### DOCUMENT EXCERPT:
######

In addition, the possibility of extra-terrestrial microbial life has also been raised with respect to Callisto. However, the environmental conditions necessary for life to appear (which include the presence of sufficient heat due to tidal flexing) are more likely on Europa and Ganymede. The main difference is the lack of contact between the rocky material and the interior ocean, as well as the lower heat flux in Callisto’s interior.

In essence, while Callisto possesses the necessary pre-biotic chemistry to host life, it lacks the necessary energy. Because of this, the most likely candidate for the existence of extra-terrestrial life in Jupiter’s system of moons remains Europa.

Exploration:

The first exploration missions to Callisto were the Pioneer 10 and 11 spacecrafts, which conducted flybys of the Galilean moon in 1973 and 1974, respectively, But these missions provided little additional information beyond what had already learned through Earth-based observations. In contrast, the Voyager 1 and 2 spacecraft, which conducted flybys of the moon in 1979, managed to image more than half the surface and precisely measured Callisto’s temperature, mass and shape.

Capturing Callisto
New Horizons Long Range Reconnaissance Imager (LORRI) captured these two images of Jupiter’s outermost large moon, Callisto, during its flyby in February 2007. Credit: NASA/JPL

Further exploration took place between 1994 and 2003, when the Galileo spacecraft performed eight close flybys with Callisto. The orbiter completed the global imaging of the surface and delivered a number of pictures with a resolution as high as 15 meters. In 2000, while en route to Saturn, the Cassini spacecraft acquired high-quality infrared spectra of the Galilean satellites, including Callisto.

######

Data records
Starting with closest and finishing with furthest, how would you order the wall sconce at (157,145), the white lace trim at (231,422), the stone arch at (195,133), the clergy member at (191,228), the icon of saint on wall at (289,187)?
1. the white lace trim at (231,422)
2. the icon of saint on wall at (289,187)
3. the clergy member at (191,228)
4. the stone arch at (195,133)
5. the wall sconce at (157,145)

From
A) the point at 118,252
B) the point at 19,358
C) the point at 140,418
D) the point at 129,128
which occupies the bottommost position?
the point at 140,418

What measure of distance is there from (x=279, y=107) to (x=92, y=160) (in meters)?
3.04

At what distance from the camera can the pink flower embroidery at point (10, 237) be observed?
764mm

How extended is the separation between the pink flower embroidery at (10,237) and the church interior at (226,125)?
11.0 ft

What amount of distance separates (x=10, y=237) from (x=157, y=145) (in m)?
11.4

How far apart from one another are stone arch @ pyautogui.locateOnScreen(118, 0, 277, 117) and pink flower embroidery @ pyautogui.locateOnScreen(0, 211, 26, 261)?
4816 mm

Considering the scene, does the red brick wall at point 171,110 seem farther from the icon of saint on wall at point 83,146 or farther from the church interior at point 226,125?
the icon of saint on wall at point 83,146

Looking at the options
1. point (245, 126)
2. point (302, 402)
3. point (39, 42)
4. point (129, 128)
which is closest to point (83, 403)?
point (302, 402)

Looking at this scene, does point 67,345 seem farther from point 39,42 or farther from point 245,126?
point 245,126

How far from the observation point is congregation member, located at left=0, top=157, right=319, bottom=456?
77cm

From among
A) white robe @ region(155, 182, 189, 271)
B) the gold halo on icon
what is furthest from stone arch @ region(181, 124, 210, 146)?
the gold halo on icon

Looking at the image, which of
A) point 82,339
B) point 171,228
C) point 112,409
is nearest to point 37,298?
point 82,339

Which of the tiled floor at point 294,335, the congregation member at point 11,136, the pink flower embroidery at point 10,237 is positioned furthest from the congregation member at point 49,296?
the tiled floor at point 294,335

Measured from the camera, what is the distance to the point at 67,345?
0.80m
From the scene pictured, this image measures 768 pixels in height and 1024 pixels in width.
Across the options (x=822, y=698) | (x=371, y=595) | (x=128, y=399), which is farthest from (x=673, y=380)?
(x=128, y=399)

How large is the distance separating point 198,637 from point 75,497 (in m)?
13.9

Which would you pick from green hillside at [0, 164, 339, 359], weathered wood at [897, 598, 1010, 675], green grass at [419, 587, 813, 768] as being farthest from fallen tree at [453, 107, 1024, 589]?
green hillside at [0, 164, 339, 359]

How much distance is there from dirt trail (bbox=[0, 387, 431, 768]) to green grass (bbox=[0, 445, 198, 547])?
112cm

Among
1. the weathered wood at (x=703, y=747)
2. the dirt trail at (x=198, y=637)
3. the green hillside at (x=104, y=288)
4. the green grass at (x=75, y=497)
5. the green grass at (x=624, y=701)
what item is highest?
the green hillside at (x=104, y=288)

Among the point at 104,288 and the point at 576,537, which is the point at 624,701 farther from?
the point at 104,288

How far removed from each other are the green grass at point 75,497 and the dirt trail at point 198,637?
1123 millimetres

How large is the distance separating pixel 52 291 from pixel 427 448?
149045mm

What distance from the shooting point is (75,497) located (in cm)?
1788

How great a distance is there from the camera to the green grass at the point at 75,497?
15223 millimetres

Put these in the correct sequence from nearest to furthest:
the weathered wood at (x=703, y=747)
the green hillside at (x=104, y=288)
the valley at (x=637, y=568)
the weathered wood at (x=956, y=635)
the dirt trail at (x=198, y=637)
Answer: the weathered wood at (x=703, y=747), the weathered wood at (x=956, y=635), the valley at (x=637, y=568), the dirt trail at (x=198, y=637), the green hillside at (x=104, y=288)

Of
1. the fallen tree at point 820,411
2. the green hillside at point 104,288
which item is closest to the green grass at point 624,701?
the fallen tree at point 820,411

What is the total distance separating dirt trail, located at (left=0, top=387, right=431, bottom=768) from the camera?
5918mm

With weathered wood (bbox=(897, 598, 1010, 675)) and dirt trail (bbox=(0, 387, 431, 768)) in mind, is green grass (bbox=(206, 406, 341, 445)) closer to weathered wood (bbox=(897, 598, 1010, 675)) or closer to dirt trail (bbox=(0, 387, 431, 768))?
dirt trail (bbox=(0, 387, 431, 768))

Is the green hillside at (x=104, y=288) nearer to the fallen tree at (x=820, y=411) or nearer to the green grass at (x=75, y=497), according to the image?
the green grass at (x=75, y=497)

######

### TASKS TO PERFORM:
**a.** According to the Callisto text, how many close flybys of Callisto did the Galileo spacecraft make?
**b.** Render the data records as a numbered list, beginning with the line that contains "Is the green" and continuing through the last line of the records. Leave out blank lines.

### THE ANSWERS:
**a.** Eight close flybys.

**b.**
1. Is the green hillside at (x=104, y=288) nearer to the fallen tree at (x=820, y=411) or nearer to the green grass at (x=75, y=497), according to the image?
2. the green grass at (x=75, y=497)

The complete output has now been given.